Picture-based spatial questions
* Begin *

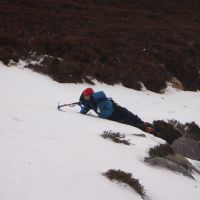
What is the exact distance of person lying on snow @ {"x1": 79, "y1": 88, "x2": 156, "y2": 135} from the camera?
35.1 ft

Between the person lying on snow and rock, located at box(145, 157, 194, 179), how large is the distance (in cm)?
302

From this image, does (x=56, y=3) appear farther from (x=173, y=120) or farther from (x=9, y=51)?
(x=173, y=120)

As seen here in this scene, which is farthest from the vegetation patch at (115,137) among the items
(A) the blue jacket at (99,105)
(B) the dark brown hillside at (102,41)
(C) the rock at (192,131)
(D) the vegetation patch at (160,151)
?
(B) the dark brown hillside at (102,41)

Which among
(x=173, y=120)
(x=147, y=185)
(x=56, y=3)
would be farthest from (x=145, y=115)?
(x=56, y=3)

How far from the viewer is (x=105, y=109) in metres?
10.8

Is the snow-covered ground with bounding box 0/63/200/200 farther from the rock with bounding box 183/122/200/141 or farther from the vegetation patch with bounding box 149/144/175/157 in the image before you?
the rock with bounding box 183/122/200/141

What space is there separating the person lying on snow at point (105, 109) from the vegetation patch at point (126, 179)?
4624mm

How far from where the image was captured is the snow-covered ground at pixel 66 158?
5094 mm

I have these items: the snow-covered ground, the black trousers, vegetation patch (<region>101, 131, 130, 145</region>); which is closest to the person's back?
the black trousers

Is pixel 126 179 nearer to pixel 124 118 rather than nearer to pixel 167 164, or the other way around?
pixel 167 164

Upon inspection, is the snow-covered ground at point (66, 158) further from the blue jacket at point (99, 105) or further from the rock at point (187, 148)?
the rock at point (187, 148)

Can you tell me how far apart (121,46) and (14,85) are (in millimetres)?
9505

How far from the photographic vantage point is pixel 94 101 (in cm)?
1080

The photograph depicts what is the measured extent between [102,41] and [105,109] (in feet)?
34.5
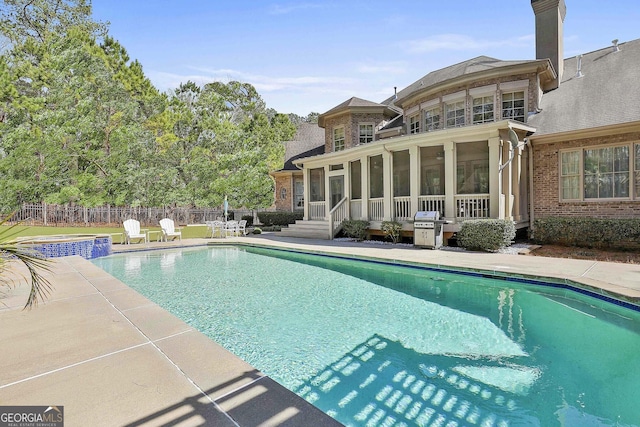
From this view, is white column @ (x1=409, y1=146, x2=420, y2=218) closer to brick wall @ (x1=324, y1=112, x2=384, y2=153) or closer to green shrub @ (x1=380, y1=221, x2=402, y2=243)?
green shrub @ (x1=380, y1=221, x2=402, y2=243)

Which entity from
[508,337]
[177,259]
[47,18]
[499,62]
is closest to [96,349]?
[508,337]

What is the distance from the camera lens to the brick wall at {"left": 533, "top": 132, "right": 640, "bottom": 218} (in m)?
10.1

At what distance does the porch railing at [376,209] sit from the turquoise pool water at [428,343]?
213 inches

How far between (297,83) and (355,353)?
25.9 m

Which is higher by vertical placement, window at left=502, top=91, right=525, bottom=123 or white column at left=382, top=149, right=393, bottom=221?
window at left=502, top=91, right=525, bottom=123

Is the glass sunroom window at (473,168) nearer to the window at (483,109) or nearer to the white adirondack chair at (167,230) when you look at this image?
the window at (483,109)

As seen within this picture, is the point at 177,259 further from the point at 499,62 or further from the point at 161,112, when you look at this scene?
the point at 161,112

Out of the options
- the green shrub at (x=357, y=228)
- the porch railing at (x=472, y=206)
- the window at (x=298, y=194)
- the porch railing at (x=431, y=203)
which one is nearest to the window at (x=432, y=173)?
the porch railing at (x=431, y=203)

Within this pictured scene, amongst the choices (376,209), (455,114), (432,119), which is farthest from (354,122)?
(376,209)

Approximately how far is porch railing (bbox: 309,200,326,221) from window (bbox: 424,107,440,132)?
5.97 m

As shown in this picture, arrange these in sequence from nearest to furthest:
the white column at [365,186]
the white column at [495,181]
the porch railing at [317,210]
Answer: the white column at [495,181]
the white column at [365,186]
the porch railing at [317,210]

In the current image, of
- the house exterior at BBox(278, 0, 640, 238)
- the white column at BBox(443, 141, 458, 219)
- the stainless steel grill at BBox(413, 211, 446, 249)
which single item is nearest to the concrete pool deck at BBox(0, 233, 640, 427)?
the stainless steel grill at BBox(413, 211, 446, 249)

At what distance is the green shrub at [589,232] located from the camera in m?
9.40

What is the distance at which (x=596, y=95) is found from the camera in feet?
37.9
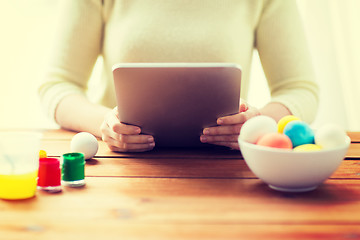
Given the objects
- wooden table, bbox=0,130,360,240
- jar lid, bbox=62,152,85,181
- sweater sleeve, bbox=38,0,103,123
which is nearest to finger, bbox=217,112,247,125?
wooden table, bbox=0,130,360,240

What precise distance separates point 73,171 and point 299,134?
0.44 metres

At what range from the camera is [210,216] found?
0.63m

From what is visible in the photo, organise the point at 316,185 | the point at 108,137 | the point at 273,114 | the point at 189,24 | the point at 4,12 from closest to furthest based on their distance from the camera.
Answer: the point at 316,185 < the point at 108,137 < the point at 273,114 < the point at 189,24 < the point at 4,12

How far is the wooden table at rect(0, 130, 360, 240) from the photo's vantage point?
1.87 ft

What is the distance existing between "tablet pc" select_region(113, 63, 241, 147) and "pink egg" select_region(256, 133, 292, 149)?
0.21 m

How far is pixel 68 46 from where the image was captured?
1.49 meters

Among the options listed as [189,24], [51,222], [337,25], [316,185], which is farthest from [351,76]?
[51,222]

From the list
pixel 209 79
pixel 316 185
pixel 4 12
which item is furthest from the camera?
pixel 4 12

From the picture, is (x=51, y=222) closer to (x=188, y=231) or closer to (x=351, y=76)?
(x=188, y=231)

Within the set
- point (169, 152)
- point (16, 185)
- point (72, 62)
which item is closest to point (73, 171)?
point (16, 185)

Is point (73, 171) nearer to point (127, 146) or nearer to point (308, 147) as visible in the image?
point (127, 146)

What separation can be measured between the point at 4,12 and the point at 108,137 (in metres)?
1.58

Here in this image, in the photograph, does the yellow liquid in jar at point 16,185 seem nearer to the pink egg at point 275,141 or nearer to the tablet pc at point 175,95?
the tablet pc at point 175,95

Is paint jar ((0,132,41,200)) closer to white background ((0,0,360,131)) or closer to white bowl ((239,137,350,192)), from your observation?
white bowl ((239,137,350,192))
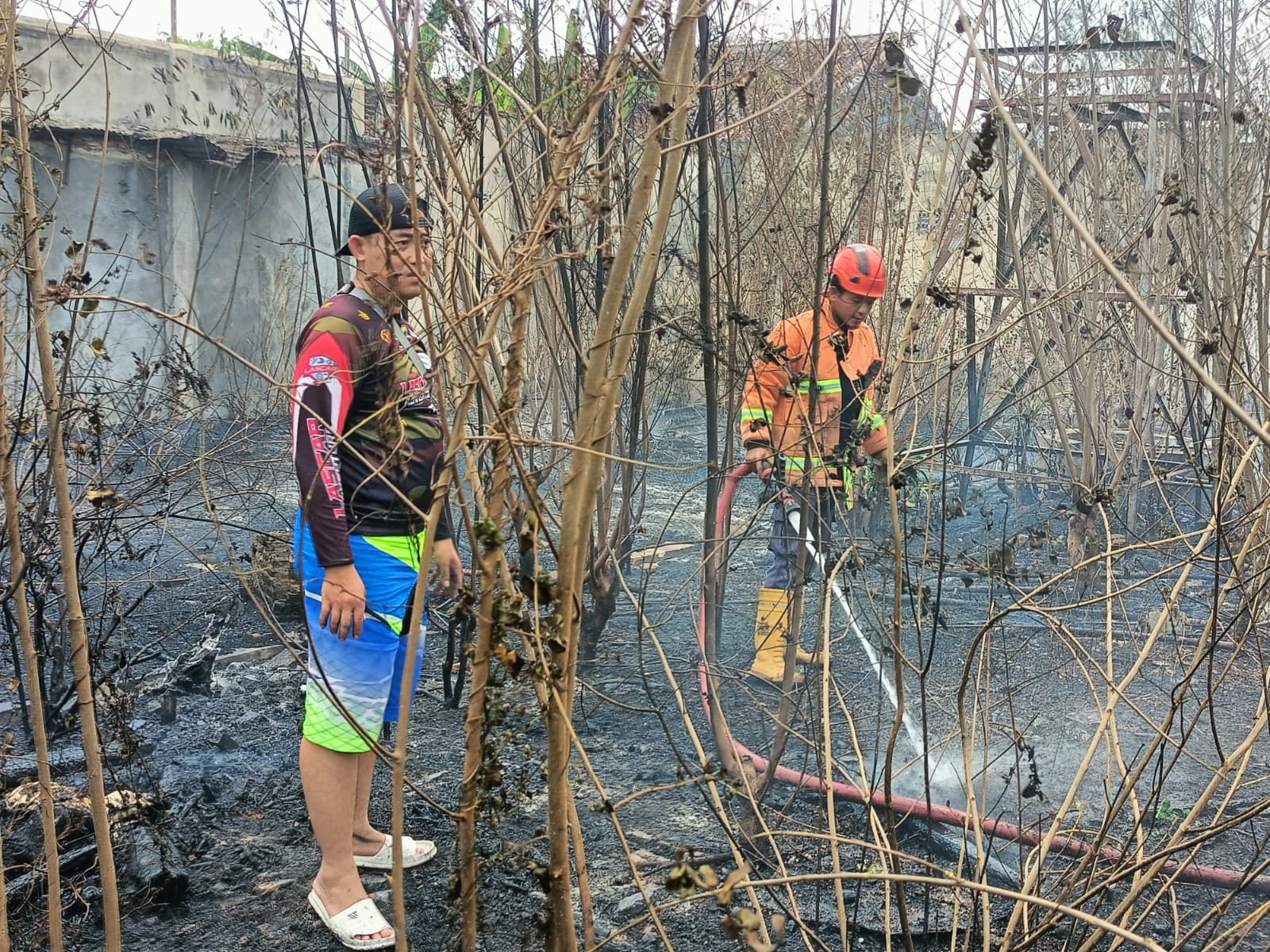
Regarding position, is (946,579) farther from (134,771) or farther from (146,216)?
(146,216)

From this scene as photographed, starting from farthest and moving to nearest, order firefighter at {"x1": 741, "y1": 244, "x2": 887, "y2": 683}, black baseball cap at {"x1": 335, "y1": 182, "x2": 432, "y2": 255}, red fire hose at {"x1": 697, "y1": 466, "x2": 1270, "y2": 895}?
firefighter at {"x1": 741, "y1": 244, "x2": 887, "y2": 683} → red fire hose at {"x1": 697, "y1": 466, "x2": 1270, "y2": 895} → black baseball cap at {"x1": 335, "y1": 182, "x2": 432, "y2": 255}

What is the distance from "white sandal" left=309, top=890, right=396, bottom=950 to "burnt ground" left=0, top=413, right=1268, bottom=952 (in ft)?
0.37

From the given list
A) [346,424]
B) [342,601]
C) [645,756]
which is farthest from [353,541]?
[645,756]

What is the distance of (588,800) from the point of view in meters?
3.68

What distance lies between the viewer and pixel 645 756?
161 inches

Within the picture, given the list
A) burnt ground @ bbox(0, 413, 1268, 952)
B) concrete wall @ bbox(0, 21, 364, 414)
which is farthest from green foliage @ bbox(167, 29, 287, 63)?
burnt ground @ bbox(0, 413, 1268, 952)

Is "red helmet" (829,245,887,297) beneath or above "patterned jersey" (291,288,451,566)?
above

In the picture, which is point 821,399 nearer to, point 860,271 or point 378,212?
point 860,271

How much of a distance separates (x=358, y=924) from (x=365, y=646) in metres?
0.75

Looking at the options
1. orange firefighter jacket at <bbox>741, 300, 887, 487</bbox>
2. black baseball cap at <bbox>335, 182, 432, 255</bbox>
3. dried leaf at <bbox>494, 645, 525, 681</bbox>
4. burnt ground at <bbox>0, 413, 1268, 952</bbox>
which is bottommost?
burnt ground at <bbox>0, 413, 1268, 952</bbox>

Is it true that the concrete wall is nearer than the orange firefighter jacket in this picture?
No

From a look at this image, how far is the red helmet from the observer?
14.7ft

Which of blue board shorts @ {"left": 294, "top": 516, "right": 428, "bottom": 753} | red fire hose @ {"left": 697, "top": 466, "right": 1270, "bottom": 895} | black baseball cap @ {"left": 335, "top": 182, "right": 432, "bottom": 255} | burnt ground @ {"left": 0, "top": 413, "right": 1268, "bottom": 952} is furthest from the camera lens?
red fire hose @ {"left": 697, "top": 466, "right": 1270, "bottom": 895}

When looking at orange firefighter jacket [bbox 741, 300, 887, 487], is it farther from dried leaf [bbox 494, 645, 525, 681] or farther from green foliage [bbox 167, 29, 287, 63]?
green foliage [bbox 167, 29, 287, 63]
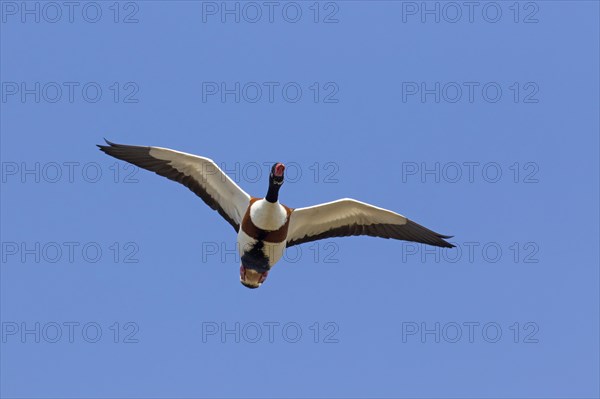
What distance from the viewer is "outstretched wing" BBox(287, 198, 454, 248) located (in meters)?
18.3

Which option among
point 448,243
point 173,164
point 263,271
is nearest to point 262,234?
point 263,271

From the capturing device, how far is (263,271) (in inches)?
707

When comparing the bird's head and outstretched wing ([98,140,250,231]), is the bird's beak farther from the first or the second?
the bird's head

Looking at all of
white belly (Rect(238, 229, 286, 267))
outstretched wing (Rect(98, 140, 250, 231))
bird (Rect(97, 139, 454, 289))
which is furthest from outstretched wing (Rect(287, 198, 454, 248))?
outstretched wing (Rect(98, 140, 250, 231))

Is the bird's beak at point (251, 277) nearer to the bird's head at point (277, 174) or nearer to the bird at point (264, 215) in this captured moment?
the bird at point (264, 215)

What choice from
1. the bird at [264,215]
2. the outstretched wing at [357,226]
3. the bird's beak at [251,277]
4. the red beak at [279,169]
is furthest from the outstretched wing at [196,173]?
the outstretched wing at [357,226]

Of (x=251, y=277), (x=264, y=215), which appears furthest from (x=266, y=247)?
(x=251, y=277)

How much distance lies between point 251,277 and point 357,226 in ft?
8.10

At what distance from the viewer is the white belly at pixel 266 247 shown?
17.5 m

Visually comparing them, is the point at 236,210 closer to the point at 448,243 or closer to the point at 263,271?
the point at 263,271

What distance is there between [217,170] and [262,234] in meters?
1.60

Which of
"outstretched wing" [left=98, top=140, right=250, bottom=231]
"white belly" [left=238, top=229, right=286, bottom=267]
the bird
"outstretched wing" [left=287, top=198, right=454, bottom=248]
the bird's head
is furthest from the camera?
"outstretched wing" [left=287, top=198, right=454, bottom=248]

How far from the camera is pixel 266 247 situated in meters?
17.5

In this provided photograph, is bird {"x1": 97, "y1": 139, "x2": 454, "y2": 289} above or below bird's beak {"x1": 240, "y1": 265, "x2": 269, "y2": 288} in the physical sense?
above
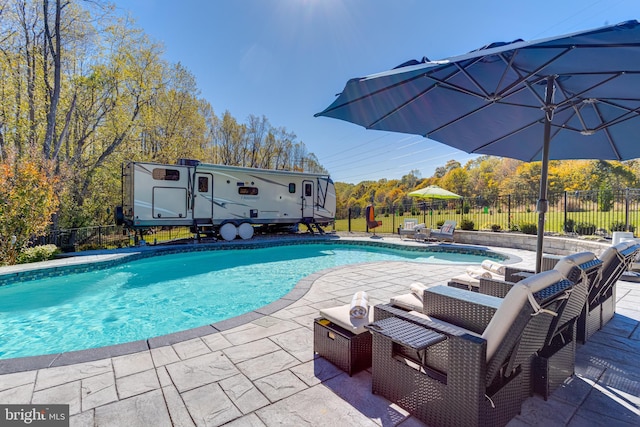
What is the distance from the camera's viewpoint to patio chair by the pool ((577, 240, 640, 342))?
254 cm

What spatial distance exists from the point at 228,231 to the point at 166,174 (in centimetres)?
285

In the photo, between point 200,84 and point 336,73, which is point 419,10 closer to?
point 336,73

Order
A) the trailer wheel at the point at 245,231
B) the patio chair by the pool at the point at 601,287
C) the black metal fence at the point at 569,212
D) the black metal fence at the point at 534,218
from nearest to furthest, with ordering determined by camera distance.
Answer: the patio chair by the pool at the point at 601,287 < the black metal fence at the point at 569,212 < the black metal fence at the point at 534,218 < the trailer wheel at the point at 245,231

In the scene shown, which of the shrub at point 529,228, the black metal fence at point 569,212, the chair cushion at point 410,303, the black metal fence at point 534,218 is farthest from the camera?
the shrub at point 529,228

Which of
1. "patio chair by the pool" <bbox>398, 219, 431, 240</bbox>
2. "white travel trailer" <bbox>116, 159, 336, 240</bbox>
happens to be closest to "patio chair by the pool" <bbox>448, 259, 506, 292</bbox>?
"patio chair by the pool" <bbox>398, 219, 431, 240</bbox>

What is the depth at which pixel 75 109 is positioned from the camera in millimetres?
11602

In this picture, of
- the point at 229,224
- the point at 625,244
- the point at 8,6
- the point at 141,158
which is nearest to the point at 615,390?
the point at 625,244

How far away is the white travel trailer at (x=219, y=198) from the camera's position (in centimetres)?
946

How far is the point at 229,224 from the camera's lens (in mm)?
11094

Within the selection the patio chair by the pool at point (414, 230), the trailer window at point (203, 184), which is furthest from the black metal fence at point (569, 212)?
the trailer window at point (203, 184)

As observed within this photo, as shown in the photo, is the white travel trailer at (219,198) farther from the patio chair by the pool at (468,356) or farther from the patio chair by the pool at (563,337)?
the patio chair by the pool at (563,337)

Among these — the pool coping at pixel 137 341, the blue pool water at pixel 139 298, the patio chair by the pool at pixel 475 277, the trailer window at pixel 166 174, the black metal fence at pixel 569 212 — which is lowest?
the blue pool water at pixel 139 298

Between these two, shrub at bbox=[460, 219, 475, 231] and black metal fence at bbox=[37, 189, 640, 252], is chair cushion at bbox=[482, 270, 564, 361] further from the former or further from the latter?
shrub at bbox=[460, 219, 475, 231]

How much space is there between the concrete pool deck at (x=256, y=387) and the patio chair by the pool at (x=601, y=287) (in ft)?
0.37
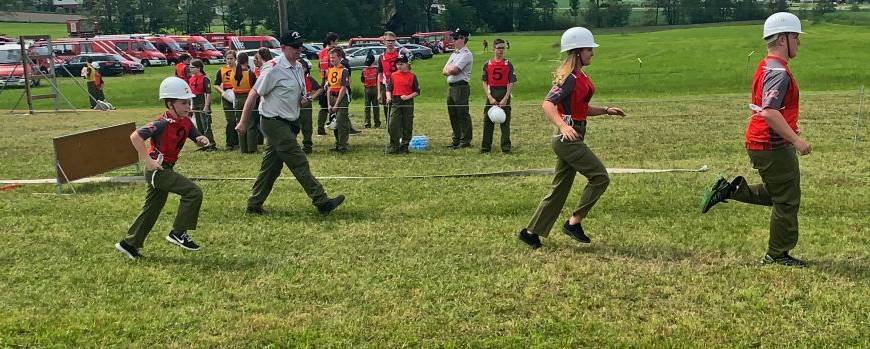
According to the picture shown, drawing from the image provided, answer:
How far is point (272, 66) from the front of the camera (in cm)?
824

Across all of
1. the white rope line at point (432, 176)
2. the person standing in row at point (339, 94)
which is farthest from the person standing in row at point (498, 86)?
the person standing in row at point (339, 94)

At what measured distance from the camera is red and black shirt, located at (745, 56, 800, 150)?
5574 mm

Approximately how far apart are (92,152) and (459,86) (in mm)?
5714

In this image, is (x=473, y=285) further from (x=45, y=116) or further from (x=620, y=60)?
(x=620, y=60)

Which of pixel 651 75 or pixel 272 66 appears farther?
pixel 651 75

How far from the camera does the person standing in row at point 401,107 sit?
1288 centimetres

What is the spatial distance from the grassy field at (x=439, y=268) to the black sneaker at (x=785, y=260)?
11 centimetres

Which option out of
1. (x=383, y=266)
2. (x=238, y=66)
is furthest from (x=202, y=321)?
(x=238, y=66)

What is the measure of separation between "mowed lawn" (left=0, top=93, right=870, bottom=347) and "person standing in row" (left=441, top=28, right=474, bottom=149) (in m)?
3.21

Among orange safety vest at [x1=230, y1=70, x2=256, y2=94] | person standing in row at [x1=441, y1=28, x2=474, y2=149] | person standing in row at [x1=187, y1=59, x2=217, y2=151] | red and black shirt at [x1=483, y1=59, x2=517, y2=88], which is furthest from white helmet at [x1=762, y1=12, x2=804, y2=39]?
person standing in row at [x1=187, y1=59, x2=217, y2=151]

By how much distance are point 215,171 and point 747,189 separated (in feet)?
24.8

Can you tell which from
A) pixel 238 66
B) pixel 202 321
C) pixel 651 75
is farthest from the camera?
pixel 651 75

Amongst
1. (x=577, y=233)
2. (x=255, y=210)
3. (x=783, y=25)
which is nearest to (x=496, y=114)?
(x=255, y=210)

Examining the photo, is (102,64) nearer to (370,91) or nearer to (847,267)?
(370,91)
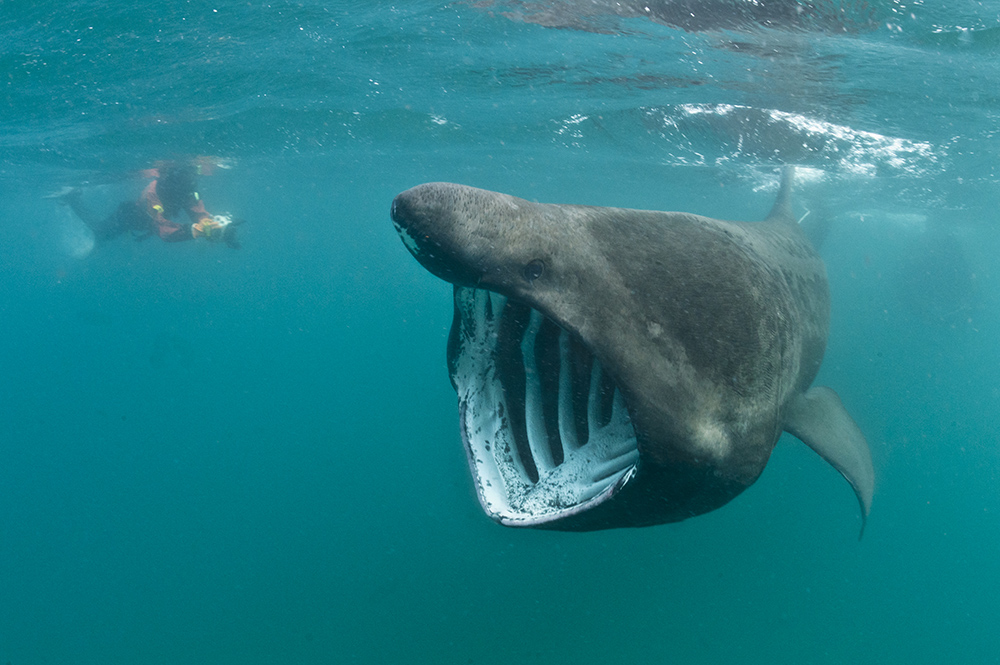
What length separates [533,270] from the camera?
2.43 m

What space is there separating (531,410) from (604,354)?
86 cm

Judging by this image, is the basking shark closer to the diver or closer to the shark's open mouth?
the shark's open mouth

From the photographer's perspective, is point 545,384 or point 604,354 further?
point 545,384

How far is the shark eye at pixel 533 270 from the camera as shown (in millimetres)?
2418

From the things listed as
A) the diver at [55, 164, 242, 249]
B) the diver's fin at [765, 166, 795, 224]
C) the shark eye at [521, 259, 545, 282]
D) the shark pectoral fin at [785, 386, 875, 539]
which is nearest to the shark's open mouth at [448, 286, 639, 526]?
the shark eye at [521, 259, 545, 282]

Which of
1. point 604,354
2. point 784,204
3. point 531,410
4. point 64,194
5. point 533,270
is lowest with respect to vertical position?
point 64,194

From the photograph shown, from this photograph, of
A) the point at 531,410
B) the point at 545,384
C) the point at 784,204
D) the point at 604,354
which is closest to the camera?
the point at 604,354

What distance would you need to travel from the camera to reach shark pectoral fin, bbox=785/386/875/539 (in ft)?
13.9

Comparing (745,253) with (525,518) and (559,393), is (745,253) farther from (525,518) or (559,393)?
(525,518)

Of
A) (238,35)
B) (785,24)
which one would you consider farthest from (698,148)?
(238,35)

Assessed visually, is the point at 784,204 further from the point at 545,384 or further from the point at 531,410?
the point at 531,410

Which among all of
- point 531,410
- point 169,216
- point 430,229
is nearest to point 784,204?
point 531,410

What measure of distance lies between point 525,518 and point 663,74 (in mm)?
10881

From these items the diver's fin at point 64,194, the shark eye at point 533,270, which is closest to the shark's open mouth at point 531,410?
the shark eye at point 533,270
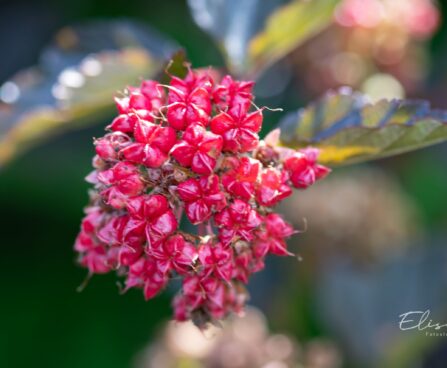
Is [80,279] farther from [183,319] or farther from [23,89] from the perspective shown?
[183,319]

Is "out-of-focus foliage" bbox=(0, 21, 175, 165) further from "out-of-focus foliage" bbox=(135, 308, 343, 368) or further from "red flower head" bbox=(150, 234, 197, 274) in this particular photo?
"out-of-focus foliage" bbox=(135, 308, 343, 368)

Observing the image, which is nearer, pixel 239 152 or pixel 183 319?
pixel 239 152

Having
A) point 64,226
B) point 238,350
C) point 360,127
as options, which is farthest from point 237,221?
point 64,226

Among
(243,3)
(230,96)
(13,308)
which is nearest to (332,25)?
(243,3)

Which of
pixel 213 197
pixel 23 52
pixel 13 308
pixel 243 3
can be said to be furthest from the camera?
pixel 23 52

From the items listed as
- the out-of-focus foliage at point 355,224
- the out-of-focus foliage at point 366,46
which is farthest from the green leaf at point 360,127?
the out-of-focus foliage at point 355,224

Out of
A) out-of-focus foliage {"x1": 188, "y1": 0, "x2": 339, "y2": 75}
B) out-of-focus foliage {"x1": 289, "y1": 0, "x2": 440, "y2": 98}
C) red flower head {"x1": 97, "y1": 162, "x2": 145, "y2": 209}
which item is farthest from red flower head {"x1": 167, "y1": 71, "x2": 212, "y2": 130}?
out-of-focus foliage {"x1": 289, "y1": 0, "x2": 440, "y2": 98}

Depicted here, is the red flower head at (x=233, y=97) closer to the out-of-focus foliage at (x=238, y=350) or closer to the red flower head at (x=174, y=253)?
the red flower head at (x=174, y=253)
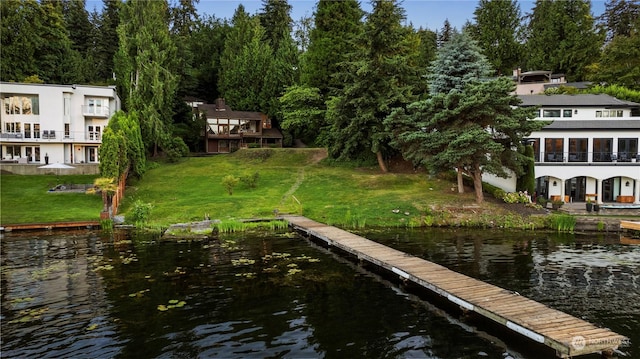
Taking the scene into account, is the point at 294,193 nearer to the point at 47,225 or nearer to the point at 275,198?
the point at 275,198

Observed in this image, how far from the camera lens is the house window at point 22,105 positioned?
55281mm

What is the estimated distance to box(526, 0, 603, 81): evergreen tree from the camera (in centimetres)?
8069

* End *

Write out, without any changes, every line from the one containing "Taking the scene" through the last line of the items, both ends included.

Exercise response:
Taking the scene into account, is the point at 294,193 nearer to the point at 47,225 or nearer to the point at 275,198?
the point at 275,198

Observed in this image, how far from the camera lens is the house window at point 22,105 positioned?
55281mm

What is the estimated distance to box(526, 0, 603, 81): evergreen tree from the camera (in centimetres)?
8069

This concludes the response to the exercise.